Tasks to complete:
1 – Answer these from the sermon on the second commandment:
(a) Where was Jesus when He spoke to the Samaritan woman?
(b) Which Bible passage records Jesus' answer to her?
(c) How long ago, according to the sermon, was the broad overview of the law as a whole given?
2 – Carry on the sermon on the second commandment from its final sentence, in the same voice and style.

The 2nd Commandment; Worshiping God in Spirit and in Truth

February 11, 2024 / No. 4232M


Dear radio friends,

What is God like? What kind of God do you worship? And how do you worship Him? These issues Jesus was addressing when He spake to the Samaritan woman at Jacob’s well. He was teaching her that there is only one right answer to the question–in other words, how we think of God and how we worship Him matters. The woman had told Jesus that her people worshiped God in Samaria and that the Jews thought Jerusalem was the only place in which Jehovah was to be worshiped. Jesus’ answer, as recorded in John 4:21-24, is this: “Woman, believe me, the hour cometh, when ye shall neither in this mountain, nor yet at Jerusalem, worship the Father. Ye worship ye know not what: we know what we worship: for salvation is of the Jews. But the hour cometh, and now is, when the true worshipers shall worship the Father in spirit and in truth: for the Father seeketh such to worship him. God is a Spirit: and they that worship him must worship him in spirit and in truth.”

Like the Samaritan woman, we find ourselves in the school of God’s law, taught by Jesus Christ. Two weeks ago we had a broad overview of the law as a whole, and saw that the ten commandments are still relevant to our life today.

[Spatial reasoning records]
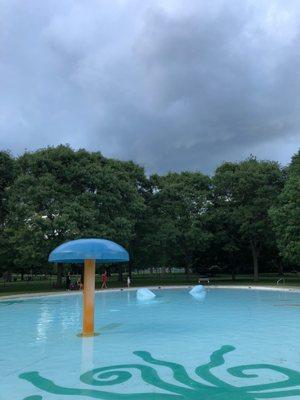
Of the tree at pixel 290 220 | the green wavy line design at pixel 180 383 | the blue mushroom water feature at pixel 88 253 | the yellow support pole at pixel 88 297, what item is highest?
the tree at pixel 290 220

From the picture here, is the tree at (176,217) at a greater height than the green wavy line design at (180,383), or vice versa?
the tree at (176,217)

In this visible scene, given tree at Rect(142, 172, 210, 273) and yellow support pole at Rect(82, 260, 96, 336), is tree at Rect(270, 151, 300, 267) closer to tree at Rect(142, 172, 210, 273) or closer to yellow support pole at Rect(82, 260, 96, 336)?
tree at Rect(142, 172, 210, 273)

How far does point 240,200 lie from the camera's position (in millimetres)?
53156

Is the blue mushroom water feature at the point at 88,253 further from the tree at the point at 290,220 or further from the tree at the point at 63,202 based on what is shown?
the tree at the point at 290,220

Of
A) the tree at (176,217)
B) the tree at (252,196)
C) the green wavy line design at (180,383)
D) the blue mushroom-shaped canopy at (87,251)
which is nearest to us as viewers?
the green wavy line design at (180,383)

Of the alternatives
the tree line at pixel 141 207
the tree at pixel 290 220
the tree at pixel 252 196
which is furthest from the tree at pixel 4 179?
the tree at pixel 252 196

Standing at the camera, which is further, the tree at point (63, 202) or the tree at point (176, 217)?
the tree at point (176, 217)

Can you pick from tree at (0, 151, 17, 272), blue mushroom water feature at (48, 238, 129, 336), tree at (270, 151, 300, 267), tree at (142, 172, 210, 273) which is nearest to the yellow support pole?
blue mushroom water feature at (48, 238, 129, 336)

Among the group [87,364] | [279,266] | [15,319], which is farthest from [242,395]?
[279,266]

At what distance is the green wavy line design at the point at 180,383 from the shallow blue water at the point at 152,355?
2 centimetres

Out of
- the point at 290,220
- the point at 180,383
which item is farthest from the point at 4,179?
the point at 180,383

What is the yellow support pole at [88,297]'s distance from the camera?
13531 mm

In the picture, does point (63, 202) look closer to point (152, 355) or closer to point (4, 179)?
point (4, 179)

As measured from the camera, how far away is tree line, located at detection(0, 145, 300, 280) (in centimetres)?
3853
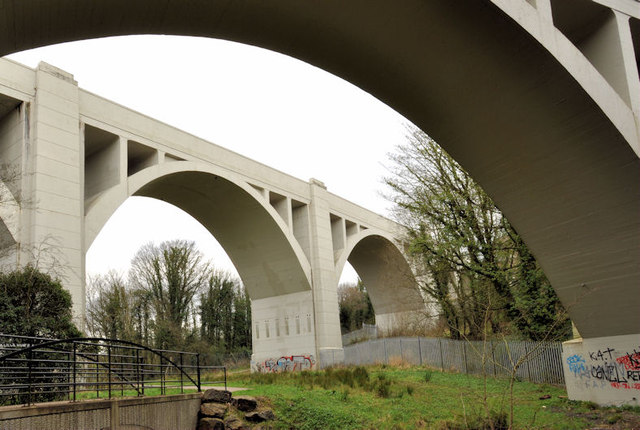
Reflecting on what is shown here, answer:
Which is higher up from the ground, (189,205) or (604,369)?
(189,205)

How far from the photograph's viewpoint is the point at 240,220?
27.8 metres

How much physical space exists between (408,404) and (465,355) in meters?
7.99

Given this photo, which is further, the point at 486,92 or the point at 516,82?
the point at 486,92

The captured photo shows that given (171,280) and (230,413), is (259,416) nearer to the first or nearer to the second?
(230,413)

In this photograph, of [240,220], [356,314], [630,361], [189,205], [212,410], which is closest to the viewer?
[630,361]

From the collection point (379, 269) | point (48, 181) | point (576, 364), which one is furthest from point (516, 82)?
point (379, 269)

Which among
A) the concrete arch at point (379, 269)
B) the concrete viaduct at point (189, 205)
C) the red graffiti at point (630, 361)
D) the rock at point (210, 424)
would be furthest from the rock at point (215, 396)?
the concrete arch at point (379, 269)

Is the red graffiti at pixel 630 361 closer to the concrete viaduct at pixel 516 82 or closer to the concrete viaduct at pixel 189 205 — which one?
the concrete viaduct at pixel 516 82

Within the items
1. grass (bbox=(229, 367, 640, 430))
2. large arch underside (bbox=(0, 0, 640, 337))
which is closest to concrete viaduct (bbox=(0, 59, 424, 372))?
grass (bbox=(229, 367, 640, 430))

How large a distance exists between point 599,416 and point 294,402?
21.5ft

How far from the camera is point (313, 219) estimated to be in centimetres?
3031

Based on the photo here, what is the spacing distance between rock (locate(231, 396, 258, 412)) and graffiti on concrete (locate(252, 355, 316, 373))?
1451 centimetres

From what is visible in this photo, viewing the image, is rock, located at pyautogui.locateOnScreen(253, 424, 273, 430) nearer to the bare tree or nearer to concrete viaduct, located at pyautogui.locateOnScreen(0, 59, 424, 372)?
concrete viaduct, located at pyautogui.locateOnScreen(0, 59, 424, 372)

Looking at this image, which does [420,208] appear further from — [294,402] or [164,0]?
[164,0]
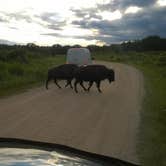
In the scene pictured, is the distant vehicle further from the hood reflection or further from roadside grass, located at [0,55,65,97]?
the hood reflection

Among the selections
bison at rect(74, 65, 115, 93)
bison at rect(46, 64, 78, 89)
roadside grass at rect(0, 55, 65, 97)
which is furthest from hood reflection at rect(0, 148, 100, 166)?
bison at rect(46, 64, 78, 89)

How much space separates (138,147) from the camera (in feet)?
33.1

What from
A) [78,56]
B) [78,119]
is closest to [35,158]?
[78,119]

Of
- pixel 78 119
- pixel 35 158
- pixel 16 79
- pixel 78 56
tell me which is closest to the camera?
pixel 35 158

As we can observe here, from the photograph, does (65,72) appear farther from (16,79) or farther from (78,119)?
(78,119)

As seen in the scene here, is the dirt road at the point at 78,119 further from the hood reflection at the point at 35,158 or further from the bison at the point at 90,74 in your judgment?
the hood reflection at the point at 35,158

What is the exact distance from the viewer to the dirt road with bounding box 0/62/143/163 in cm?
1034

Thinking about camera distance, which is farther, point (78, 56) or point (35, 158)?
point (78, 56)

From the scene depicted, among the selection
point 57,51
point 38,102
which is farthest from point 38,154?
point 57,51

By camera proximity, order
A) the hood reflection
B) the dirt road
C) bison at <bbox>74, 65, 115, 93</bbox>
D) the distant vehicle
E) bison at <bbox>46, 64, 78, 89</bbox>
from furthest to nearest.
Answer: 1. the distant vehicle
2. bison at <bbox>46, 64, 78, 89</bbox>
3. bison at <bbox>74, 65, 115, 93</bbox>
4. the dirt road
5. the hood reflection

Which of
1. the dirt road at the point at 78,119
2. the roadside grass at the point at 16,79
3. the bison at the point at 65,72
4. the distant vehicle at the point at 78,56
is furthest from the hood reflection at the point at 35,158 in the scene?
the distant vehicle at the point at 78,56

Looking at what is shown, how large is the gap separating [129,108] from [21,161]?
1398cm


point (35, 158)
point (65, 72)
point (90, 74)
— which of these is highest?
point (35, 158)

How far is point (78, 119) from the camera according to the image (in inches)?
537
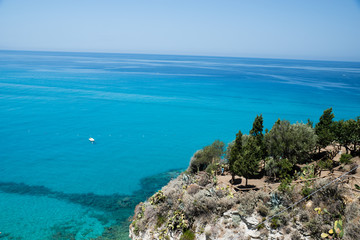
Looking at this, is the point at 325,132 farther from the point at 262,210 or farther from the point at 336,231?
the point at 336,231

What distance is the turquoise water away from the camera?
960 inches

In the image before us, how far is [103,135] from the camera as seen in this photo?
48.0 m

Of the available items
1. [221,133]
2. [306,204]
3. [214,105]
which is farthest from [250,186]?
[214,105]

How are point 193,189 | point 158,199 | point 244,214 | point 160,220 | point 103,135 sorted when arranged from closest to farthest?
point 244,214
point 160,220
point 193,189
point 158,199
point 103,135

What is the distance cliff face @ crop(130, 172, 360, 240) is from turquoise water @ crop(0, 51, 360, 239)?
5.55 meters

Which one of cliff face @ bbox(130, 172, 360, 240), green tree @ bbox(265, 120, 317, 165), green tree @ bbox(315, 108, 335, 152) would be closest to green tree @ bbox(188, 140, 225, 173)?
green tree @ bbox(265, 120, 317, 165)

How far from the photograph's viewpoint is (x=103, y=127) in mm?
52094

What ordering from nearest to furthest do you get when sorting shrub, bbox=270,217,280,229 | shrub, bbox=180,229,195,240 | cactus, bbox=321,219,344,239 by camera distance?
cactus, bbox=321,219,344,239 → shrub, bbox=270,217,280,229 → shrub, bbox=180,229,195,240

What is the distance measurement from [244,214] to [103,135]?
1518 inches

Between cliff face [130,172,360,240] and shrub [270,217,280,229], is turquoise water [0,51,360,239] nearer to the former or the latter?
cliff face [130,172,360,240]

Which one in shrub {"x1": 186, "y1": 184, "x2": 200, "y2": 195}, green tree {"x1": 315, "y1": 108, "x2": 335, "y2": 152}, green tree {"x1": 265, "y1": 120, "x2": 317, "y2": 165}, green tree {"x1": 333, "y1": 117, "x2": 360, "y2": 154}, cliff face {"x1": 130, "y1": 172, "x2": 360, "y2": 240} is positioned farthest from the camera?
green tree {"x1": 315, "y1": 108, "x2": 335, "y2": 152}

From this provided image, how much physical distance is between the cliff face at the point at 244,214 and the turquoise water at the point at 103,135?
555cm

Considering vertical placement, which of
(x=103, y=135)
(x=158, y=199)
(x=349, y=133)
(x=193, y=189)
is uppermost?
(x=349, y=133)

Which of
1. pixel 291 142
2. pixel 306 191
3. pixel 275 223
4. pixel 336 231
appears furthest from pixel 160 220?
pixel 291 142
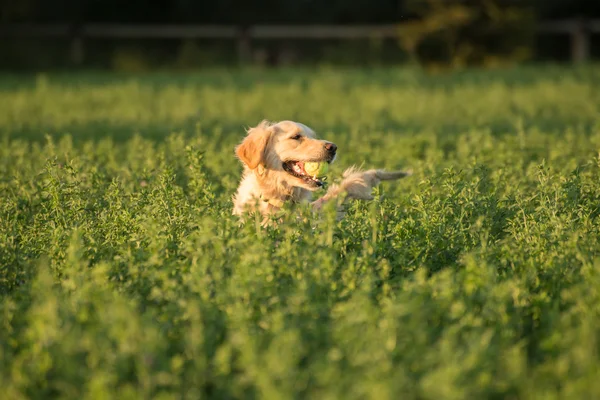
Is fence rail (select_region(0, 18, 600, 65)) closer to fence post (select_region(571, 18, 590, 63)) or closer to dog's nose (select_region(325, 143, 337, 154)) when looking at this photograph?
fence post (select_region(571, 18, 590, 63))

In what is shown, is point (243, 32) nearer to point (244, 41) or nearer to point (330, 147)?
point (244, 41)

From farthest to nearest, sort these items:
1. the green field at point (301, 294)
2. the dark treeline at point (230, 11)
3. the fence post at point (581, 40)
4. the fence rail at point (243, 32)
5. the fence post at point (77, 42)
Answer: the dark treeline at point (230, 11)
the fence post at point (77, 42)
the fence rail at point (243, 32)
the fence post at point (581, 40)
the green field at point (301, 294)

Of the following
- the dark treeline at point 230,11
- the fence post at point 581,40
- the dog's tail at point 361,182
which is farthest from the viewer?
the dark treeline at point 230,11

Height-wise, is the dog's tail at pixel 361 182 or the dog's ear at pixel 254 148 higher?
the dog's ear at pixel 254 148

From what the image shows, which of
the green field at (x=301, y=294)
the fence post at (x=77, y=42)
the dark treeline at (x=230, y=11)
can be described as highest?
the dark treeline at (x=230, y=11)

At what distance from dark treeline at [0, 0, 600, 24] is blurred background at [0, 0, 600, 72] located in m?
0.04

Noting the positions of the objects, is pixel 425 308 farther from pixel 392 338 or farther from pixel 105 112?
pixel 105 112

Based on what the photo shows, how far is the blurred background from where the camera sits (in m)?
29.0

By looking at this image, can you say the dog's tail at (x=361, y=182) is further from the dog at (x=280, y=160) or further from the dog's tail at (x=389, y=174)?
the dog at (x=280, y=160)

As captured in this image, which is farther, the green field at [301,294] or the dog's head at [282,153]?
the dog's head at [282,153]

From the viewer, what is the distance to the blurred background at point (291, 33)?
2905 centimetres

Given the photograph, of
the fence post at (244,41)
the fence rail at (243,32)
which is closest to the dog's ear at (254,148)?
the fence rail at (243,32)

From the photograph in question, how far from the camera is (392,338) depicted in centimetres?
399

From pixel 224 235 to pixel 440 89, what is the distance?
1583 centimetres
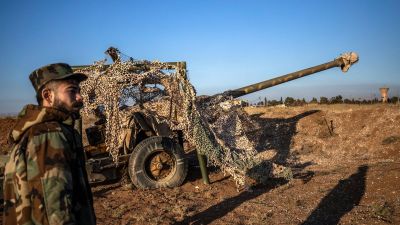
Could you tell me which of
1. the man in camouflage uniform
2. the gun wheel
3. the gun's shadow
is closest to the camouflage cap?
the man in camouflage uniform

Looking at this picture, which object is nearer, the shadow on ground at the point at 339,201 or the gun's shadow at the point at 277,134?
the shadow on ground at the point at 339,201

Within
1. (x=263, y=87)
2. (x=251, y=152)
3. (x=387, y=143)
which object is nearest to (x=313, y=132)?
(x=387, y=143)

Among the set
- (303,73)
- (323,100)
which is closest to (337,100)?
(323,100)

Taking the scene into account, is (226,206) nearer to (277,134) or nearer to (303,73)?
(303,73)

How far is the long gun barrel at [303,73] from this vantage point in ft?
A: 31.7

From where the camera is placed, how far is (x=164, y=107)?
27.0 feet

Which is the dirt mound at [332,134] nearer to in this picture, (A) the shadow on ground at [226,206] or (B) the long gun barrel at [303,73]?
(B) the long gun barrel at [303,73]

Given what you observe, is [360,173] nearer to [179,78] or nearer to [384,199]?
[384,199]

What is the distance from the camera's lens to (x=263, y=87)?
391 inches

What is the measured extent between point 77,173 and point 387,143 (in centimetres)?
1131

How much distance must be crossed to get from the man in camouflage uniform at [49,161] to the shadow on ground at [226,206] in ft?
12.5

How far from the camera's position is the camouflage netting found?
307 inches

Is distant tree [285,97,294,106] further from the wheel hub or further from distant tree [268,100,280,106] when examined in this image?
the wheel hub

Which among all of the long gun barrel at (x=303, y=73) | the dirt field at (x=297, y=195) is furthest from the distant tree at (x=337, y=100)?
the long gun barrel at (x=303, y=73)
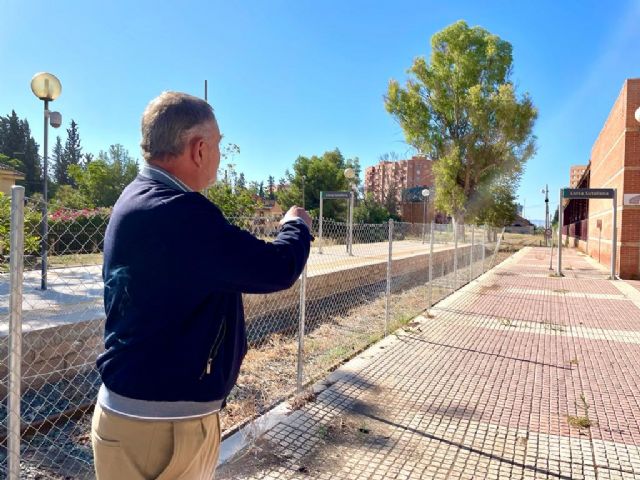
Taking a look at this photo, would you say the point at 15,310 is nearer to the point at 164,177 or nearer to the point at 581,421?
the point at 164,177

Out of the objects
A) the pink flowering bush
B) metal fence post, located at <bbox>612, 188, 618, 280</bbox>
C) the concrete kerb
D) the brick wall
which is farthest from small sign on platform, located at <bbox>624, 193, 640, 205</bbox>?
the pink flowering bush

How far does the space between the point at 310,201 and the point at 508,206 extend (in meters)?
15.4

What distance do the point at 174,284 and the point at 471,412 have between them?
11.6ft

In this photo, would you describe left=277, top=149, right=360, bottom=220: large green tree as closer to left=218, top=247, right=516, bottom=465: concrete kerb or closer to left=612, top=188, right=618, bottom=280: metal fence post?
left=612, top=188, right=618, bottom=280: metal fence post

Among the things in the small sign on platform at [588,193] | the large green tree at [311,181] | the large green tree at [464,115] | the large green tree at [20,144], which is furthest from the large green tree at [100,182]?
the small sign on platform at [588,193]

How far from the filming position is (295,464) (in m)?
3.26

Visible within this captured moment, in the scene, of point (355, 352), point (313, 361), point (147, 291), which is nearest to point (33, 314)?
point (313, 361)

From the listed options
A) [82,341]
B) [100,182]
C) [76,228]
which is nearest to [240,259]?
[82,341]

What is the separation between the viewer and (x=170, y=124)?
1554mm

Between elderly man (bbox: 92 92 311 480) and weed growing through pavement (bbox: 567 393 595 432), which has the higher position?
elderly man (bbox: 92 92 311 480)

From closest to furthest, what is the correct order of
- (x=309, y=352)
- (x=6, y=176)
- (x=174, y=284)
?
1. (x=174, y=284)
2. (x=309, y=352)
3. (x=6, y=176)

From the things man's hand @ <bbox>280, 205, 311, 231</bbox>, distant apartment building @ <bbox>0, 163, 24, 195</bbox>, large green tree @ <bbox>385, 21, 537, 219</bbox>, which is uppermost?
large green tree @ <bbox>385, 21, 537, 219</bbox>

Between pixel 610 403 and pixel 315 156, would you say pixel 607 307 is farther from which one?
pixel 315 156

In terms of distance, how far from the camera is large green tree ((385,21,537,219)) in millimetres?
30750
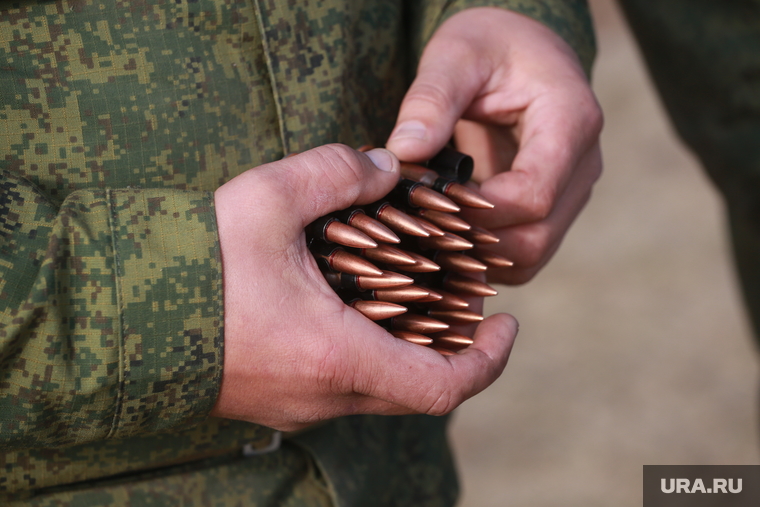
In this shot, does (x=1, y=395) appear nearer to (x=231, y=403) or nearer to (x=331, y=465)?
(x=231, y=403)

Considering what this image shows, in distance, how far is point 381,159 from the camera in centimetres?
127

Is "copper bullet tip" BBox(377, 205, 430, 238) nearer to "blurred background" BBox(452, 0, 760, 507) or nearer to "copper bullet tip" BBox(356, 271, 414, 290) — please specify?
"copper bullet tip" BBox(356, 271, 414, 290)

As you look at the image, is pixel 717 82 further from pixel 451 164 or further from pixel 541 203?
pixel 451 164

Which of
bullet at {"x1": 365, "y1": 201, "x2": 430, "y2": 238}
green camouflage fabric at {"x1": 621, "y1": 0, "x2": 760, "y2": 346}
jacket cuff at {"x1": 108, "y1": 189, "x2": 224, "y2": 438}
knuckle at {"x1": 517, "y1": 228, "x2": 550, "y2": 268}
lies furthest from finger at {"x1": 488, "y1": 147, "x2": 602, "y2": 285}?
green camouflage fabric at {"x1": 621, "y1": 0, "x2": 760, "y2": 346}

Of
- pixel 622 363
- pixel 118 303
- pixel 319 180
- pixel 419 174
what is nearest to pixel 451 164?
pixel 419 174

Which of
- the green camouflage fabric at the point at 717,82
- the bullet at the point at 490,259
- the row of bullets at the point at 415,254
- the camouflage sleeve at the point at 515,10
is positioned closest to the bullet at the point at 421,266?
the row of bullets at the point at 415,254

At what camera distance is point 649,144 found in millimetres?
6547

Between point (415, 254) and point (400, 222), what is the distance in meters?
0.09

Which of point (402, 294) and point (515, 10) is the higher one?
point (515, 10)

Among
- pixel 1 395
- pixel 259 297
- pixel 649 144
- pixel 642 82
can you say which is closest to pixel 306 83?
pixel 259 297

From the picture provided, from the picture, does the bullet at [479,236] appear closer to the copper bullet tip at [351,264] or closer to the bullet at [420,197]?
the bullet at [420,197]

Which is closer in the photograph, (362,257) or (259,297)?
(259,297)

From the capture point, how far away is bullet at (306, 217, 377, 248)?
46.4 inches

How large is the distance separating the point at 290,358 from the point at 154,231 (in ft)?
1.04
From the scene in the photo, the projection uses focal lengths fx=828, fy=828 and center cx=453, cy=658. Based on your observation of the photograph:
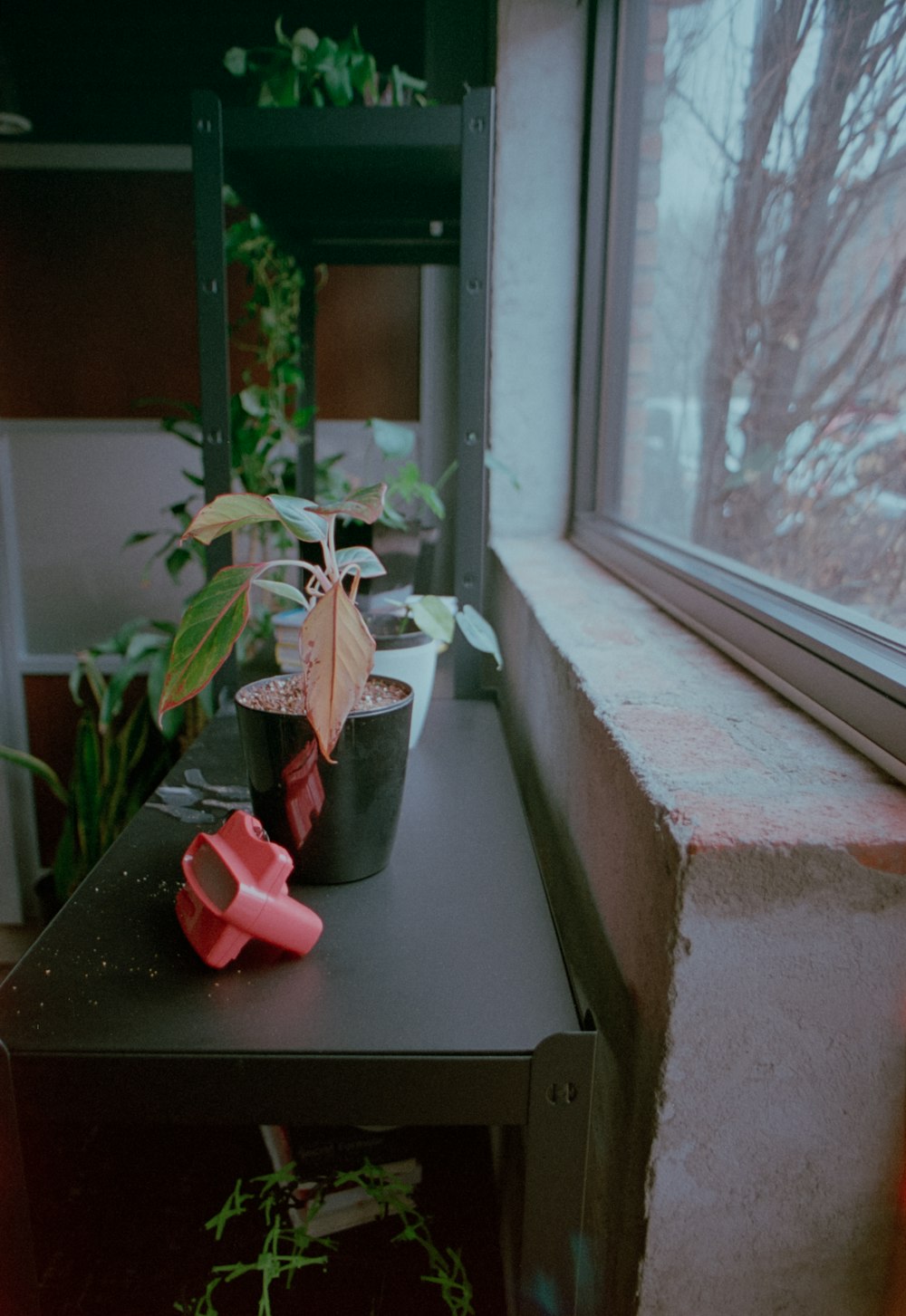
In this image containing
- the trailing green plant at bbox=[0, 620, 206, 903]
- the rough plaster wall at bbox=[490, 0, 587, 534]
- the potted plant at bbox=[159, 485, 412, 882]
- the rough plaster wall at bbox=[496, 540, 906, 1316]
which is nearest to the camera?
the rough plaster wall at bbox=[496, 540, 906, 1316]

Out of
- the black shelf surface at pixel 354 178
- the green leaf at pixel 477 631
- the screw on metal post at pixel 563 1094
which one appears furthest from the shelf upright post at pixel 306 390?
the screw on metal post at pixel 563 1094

Answers to each task:
1 –
(a) At Jacob's well.
(b) John 4:21-24.
(c) Two weeks ago.

2 –
Last week we examined the first commandment, “Thou shalt have no other gods before me.” We learned about Jehovah, and what kind of God He is: an all-powerful and loving God, an all-knowing God, and an always-good God. But especially He is the only God. Men make idols, whether of wood and stone or in our own minds and hearts, but they are not really God; Jehovah is the only true God. He alone must be loved and worshiped. So the first commandment forbids us to have any other god, to worship any other god, or to trust in and seek happiness in any other thing.

The first commandment regarded whom we worship; the second regards how we worship. It reads, as found in Exodus 20:4-6: “Thou shalt not make unto thee any graven image, or any likeness of anything that is in the heaven above, or that is in the earth beneath, or that is in the water under the earth. Thou shalt not bow down thyself to them, nor serve them; for I, the Lord thy God, am a jealous God, visiting the iniquity of the fathers upon the children unto the third and fourth generation of them that hate me, and showing mercy unto thousands of them that love me and keep my commandments.”

Many Christians consider these words to be distinct from the prohibition of having other gods. Not all do; Jews, Roman Catholics, and Lutherans view the words I quoted as part of the prohibition of having other gods. Eastern Orthodox, Presbyterians, Reformed, and Baptists generally consider this to be the second commandment. As I said, it is different from the first in this way: the first regards whom we worship, the second regards how. The lesson really is simple: the way in which we worship God must reflect the kind of God He is; and He is Spirit.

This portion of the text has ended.